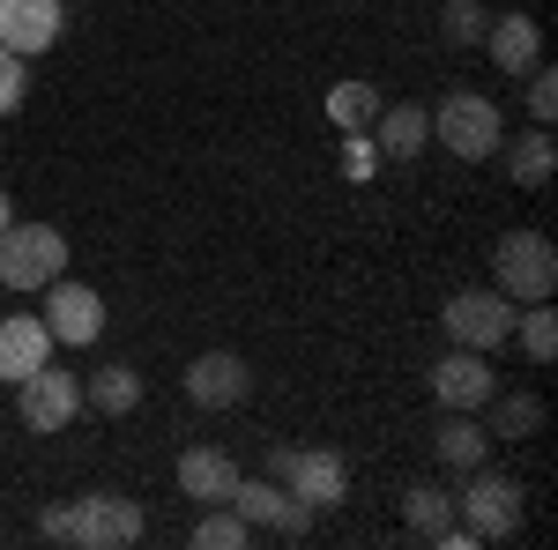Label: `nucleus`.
<instances>
[{
    "instance_id": "obj_17",
    "label": "nucleus",
    "mask_w": 558,
    "mask_h": 550,
    "mask_svg": "<svg viewBox=\"0 0 558 550\" xmlns=\"http://www.w3.org/2000/svg\"><path fill=\"white\" fill-rule=\"evenodd\" d=\"M484 52H492V60H499V68H507V75H529V68H536V60H544V23H536V15H492V23H484Z\"/></svg>"
},
{
    "instance_id": "obj_18",
    "label": "nucleus",
    "mask_w": 558,
    "mask_h": 550,
    "mask_svg": "<svg viewBox=\"0 0 558 550\" xmlns=\"http://www.w3.org/2000/svg\"><path fill=\"white\" fill-rule=\"evenodd\" d=\"M52 328H45L38 313H15V320H0V380H31L38 365H52Z\"/></svg>"
},
{
    "instance_id": "obj_29",
    "label": "nucleus",
    "mask_w": 558,
    "mask_h": 550,
    "mask_svg": "<svg viewBox=\"0 0 558 550\" xmlns=\"http://www.w3.org/2000/svg\"><path fill=\"white\" fill-rule=\"evenodd\" d=\"M8 223H15V201H8V194H0V231H8Z\"/></svg>"
},
{
    "instance_id": "obj_1",
    "label": "nucleus",
    "mask_w": 558,
    "mask_h": 550,
    "mask_svg": "<svg viewBox=\"0 0 558 550\" xmlns=\"http://www.w3.org/2000/svg\"><path fill=\"white\" fill-rule=\"evenodd\" d=\"M38 536L45 543H75V550H134L149 536V521H142V506L120 499V491H89L75 506L38 513Z\"/></svg>"
},
{
    "instance_id": "obj_3",
    "label": "nucleus",
    "mask_w": 558,
    "mask_h": 550,
    "mask_svg": "<svg viewBox=\"0 0 558 550\" xmlns=\"http://www.w3.org/2000/svg\"><path fill=\"white\" fill-rule=\"evenodd\" d=\"M454 521L470 528V543H507L521 528V484L499 468H470L454 491Z\"/></svg>"
},
{
    "instance_id": "obj_10",
    "label": "nucleus",
    "mask_w": 558,
    "mask_h": 550,
    "mask_svg": "<svg viewBox=\"0 0 558 550\" xmlns=\"http://www.w3.org/2000/svg\"><path fill=\"white\" fill-rule=\"evenodd\" d=\"M15 417L31 424V431H68V424L83 417V380L38 365L31 380H15Z\"/></svg>"
},
{
    "instance_id": "obj_20",
    "label": "nucleus",
    "mask_w": 558,
    "mask_h": 550,
    "mask_svg": "<svg viewBox=\"0 0 558 550\" xmlns=\"http://www.w3.org/2000/svg\"><path fill=\"white\" fill-rule=\"evenodd\" d=\"M83 402L97 417H134V410H142V372H134V365H97L83 380Z\"/></svg>"
},
{
    "instance_id": "obj_2",
    "label": "nucleus",
    "mask_w": 558,
    "mask_h": 550,
    "mask_svg": "<svg viewBox=\"0 0 558 550\" xmlns=\"http://www.w3.org/2000/svg\"><path fill=\"white\" fill-rule=\"evenodd\" d=\"M268 476L313 513L343 506V491H350V468H343L336 447H268Z\"/></svg>"
},
{
    "instance_id": "obj_19",
    "label": "nucleus",
    "mask_w": 558,
    "mask_h": 550,
    "mask_svg": "<svg viewBox=\"0 0 558 550\" xmlns=\"http://www.w3.org/2000/svg\"><path fill=\"white\" fill-rule=\"evenodd\" d=\"M179 491L202 499V506H223V499L239 491V462H231L223 447H186V454H179Z\"/></svg>"
},
{
    "instance_id": "obj_28",
    "label": "nucleus",
    "mask_w": 558,
    "mask_h": 550,
    "mask_svg": "<svg viewBox=\"0 0 558 550\" xmlns=\"http://www.w3.org/2000/svg\"><path fill=\"white\" fill-rule=\"evenodd\" d=\"M15 105H23V60H15V52L0 45V120H8Z\"/></svg>"
},
{
    "instance_id": "obj_4",
    "label": "nucleus",
    "mask_w": 558,
    "mask_h": 550,
    "mask_svg": "<svg viewBox=\"0 0 558 550\" xmlns=\"http://www.w3.org/2000/svg\"><path fill=\"white\" fill-rule=\"evenodd\" d=\"M432 142H439V149H454L462 164H484V157H499V142H507V120H499V105H492V97H476V89H454V97L432 112Z\"/></svg>"
},
{
    "instance_id": "obj_27",
    "label": "nucleus",
    "mask_w": 558,
    "mask_h": 550,
    "mask_svg": "<svg viewBox=\"0 0 558 550\" xmlns=\"http://www.w3.org/2000/svg\"><path fill=\"white\" fill-rule=\"evenodd\" d=\"M521 83H529V120H536V127H551V112H558V75L544 68V60H536Z\"/></svg>"
},
{
    "instance_id": "obj_23",
    "label": "nucleus",
    "mask_w": 558,
    "mask_h": 550,
    "mask_svg": "<svg viewBox=\"0 0 558 550\" xmlns=\"http://www.w3.org/2000/svg\"><path fill=\"white\" fill-rule=\"evenodd\" d=\"M373 112H380V89H373V83H336V89H328V120H336L343 134H365V127H373Z\"/></svg>"
},
{
    "instance_id": "obj_6",
    "label": "nucleus",
    "mask_w": 558,
    "mask_h": 550,
    "mask_svg": "<svg viewBox=\"0 0 558 550\" xmlns=\"http://www.w3.org/2000/svg\"><path fill=\"white\" fill-rule=\"evenodd\" d=\"M52 276H68V239L52 223H8L0 231V283L8 291H45Z\"/></svg>"
},
{
    "instance_id": "obj_15",
    "label": "nucleus",
    "mask_w": 558,
    "mask_h": 550,
    "mask_svg": "<svg viewBox=\"0 0 558 550\" xmlns=\"http://www.w3.org/2000/svg\"><path fill=\"white\" fill-rule=\"evenodd\" d=\"M365 142H373V157H387V164H410V157H425V142H432V112L425 105H380Z\"/></svg>"
},
{
    "instance_id": "obj_24",
    "label": "nucleus",
    "mask_w": 558,
    "mask_h": 550,
    "mask_svg": "<svg viewBox=\"0 0 558 550\" xmlns=\"http://www.w3.org/2000/svg\"><path fill=\"white\" fill-rule=\"evenodd\" d=\"M246 543H254V528H246L231 506H209L202 521H194V550H246Z\"/></svg>"
},
{
    "instance_id": "obj_9",
    "label": "nucleus",
    "mask_w": 558,
    "mask_h": 550,
    "mask_svg": "<svg viewBox=\"0 0 558 550\" xmlns=\"http://www.w3.org/2000/svg\"><path fill=\"white\" fill-rule=\"evenodd\" d=\"M45 328H52V342H68V350H89V342L105 335V297L89 291V283H75V276H52L45 283Z\"/></svg>"
},
{
    "instance_id": "obj_21",
    "label": "nucleus",
    "mask_w": 558,
    "mask_h": 550,
    "mask_svg": "<svg viewBox=\"0 0 558 550\" xmlns=\"http://www.w3.org/2000/svg\"><path fill=\"white\" fill-rule=\"evenodd\" d=\"M551 171H558V142H551V127H529L521 142H507V179H514V186L544 194V186H551Z\"/></svg>"
},
{
    "instance_id": "obj_5",
    "label": "nucleus",
    "mask_w": 558,
    "mask_h": 550,
    "mask_svg": "<svg viewBox=\"0 0 558 550\" xmlns=\"http://www.w3.org/2000/svg\"><path fill=\"white\" fill-rule=\"evenodd\" d=\"M492 276H499V297L536 305V297L558 291V246L544 231H507V239L492 246Z\"/></svg>"
},
{
    "instance_id": "obj_16",
    "label": "nucleus",
    "mask_w": 558,
    "mask_h": 550,
    "mask_svg": "<svg viewBox=\"0 0 558 550\" xmlns=\"http://www.w3.org/2000/svg\"><path fill=\"white\" fill-rule=\"evenodd\" d=\"M432 454H439V468L470 476V468L492 462V431L476 424V410H439V424H432Z\"/></svg>"
},
{
    "instance_id": "obj_12",
    "label": "nucleus",
    "mask_w": 558,
    "mask_h": 550,
    "mask_svg": "<svg viewBox=\"0 0 558 550\" xmlns=\"http://www.w3.org/2000/svg\"><path fill=\"white\" fill-rule=\"evenodd\" d=\"M60 30H68V0H0V45H8L15 60L52 52Z\"/></svg>"
},
{
    "instance_id": "obj_13",
    "label": "nucleus",
    "mask_w": 558,
    "mask_h": 550,
    "mask_svg": "<svg viewBox=\"0 0 558 550\" xmlns=\"http://www.w3.org/2000/svg\"><path fill=\"white\" fill-rule=\"evenodd\" d=\"M492 365H484V350H454L447 342V357L432 365V394H439V410H484L492 402Z\"/></svg>"
},
{
    "instance_id": "obj_14",
    "label": "nucleus",
    "mask_w": 558,
    "mask_h": 550,
    "mask_svg": "<svg viewBox=\"0 0 558 550\" xmlns=\"http://www.w3.org/2000/svg\"><path fill=\"white\" fill-rule=\"evenodd\" d=\"M402 521H410V536L432 550H476L470 528L454 521V491H439V484H417L410 499H402Z\"/></svg>"
},
{
    "instance_id": "obj_11",
    "label": "nucleus",
    "mask_w": 558,
    "mask_h": 550,
    "mask_svg": "<svg viewBox=\"0 0 558 550\" xmlns=\"http://www.w3.org/2000/svg\"><path fill=\"white\" fill-rule=\"evenodd\" d=\"M246 394H254V365L239 350H202L186 365V402L194 410H239Z\"/></svg>"
},
{
    "instance_id": "obj_8",
    "label": "nucleus",
    "mask_w": 558,
    "mask_h": 550,
    "mask_svg": "<svg viewBox=\"0 0 558 550\" xmlns=\"http://www.w3.org/2000/svg\"><path fill=\"white\" fill-rule=\"evenodd\" d=\"M223 506L239 513L254 536H283V543H299L305 528H313V506H299V499H291L276 476H268V484H246V476H239V491H231Z\"/></svg>"
},
{
    "instance_id": "obj_25",
    "label": "nucleus",
    "mask_w": 558,
    "mask_h": 550,
    "mask_svg": "<svg viewBox=\"0 0 558 550\" xmlns=\"http://www.w3.org/2000/svg\"><path fill=\"white\" fill-rule=\"evenodd\" d=\"M484 23H492L484 0H439V38L454 45V52H470V45L484 38Z\"/></svg>"
},
{
    "instance_id": "obj_26",
    "label": "nucleus",
    "mask_w": 558,
    "mask_h": 550,
    "mask_svg": "<svg viewBox=\"0 0 558 550\" xmlns=\"http://www.w3.org/2000/svg\"><path fill=\"white\" fill-rule=\"evenodd\" d=\"M521 350H529V365H551V350H558V313L544 305V297L521 313Z\"/></svg>"
},
{
    "instance_id": "obj_22",
    "label": "nucleus",
    "mask_w": 558,
    "mask_h": 550,
    "mask_svg": "<svg viewBox=\"0 0 558 550\" xmlns=\"http://www.w3.org/2000/svg\"><path fill=\"white\" fill-rule=\"evenodd\" d=\"M484 431H492V447H499V439H536V431H544V402H536V394H499V387H492V402H484Z\"/></svg>"
},
{
    "instance_id": "obj_7",
    "label": "nucleus",
    "mask_w": 558,
    "mask_h": 550,
    "mask_svg": "<svg viewBox=\"0 0 558 550\" xmlns=\"http://www.w3.org/2000/svg\"><path fill=\"white\" fill-rule=\"evenodd\" d=\"M439 328H447V342L454 350H499V342L514 335V297L499 291H454L447 297V313H439Z\"/></svg>"
}]
</instances>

> [TASK REQUIREMENTS]:
Can you print, word for word, everything from the very start of the records above down to and including the line that contains "476L313 513L343 506V491H350V468H343L336", with the pictures left out?

> [EXPECTED OUTPUT]:
Label: `nucleus`.
<instances>
[{
    "instance_id": "obj_17",
    "label": "nucleus",
    "mask_w": 558,
    "mask_h": 550,
    "mask_svg": "<svg viewBox=\"0 0 558 550\" xmlns=\"http://www.w3.org/2000/svg\"><path fill=\"white\" fill-rule=\"evenodd\" d=\"M484 52H492V60H499V68H507V75H529V68H536V60H544V23H536V15H492V23H484Z\"/></svg>"
},
{
    "instance_id": "obj_18",
    "label": "nucleus",
    "mask_w": 558,
    "mask_h": 550,
    "mask_svg": "<svg viewBox=\"0 0 558 550\" xmlns=\"http://www.w3.org/2000/svg\"><path fill=\"white\" fill-rule=\"evenodd\" d=\"M52 328H45L38 313H15V320H0V380H31L38 365H52Z\"/></svg>"
},
{
    "instance_id": "obj_29",
    "label": "nucleus",
    "mask_w": 558,
    "mask_h": 550,
    "mask_svg": "<svg viewBox=\"0 0 558 550\" xmlns=\"http://www.w3.org/2000/svg\"><path fill=\"white\" fill-rule=\"evenodd\" d=\"M8 223H15V201H8V194H0V231H8Z\"/></svg>"
},
{
    "instance_id": "obj_1",
    "label": "nucleus",
    "mask_w": 558,
    "mask_h": 550,
    "mask_svg": "<svg viewBox=\"0 0 558 550\" xmlns=\"http://www.w3.org/2000/svg\"><path fill=\"white\" fill-rule=\"evenodd\" d=\"M38 536L45 543H75V550H134L149 536V521H142V506L120 499V491H89L75 506L38 513Z\"/></svg>"
},
{
    "instance_id": "obj_3",
    "label": "nucleus",
    "mask_w": 558,
    "mask_h": 550,
    "mask_svg": "<svg viewBox=\"0 0 558 550\" xmlns=\"http://www.w3.org/2000/svg\"><path fill=\"white\" fill-rule=\"evenodd\" d=\"M454 521L470 528V543H507L521 528V484L499 468H470L454 491Z\"/></svg>"
},
{
    "instance_id": "obj_10",
    "label": "nucleus",
    "mask_w": 558,
    "mask_h": 550,
    "mask_svg": "<svg viewBox=\"0 0 558 550\" xmlns=\"http://www.w3.org/2000/svg\"><path fill=\"white\" fill-rule=\"evenodd\" d=\"M15 417L31 424V431H68V424L83 417V380L38 365L31 380H15Z\"/></svg>"
},
{
    "instance_id": "obj_20",
    "label": "nucleus",
    "mask_w": 558,
    "mask_h": 550,
    "mask_svg": "<svg viewBox=\"0 0 558 550\" xmlns=\"http://www.w3.org/2000/svg\"><path fill=\"white\" fill-rule=\"evenodd\" d=\"M83 402L97 417H134V410H142V372H134V365H97L83 380Z\"/></svg>"
},
{
    "instance_id": "obj_2",
    "label": "nucleus",
    "mask_w": 558,
    "mask_h": 550,
    "mask_svg": "<svg viewBox=\"0 0 558 550\" xmlns=\"http://www.w3.org/2000/svg\"><path fill=\"white\" fill-rule=\"evenodd\" d=\"M268 476L313 513L343 506V491H350V468H343L336 447H268Z\"/></svg>"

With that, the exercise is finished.